I have definite M*A*S*H opinions, some of which don't jibe with the popular view. BJ over Trapper John. Henry Blake over Colonel Potter. Frank Burns WAY over Charles. Frank Burns was probably my favorite character; "Frank Burns eats worms" my favorite line in the whole series (it still slays me). I slightly preferred Klinger to Radar but could've easily done without both of them. Colonel Flagg was my favorite recurring guest character, but I also liked Dr. Sidney Freedman (and by high school his stock shot up when I discovered he was a photographer once married to Diane Arbus). I was glad that Hawkeye and Hot Lips never got together; I hated that episode when they kinda sorta did. Barf. I liked it when Hawkeye was with that nurse who went on to star in the Polaroid commercials with James Garner. I never saw the original M*A*S*H movie, and yes, I know it's Altman and it's so much better and darker, and I don't care. I hated the series finale, like most people, but maybe that's just because I didn't want it to be over, or because I was over it. I'm not sure which. It was 1983. I was 15, and already deep into Cheers, which had premiered the year prior. And like most TV series of that era (any era?), M*A*S*H didn't exactly get better with age.
I can't really watch M*A*S*H now, though I'll happily sit through back-to-back episodes of The Odd Couple, Hogan's Heroes or Mister Ed. Its earnestness can make me queasy; the laugh track hurts my brain. And I have a hard time refraining from reciting all the dialogue I've memorized, which can be annoying if I'm with someone and sad/weird if I'm watching alone.
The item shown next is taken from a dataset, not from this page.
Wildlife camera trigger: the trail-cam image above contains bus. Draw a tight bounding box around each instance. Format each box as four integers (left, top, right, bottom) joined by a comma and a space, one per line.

Anyway, it stands to reason that I should kick sargent-major ass on these Golden Trivia M*A*S*H cards, which came out in 1984, the year after the series ended. I bought these at an estate sale earlier this summer, when I knew my brother and fellow M*A*S*H couch potato would be visiting. I wasn't as good as I'd expected to be, but over cocktails, we both managed to horrify our respective spouses with our M*A*S*H knowledge. I mean, seriously, who doesn't know Frank Burns's blood type?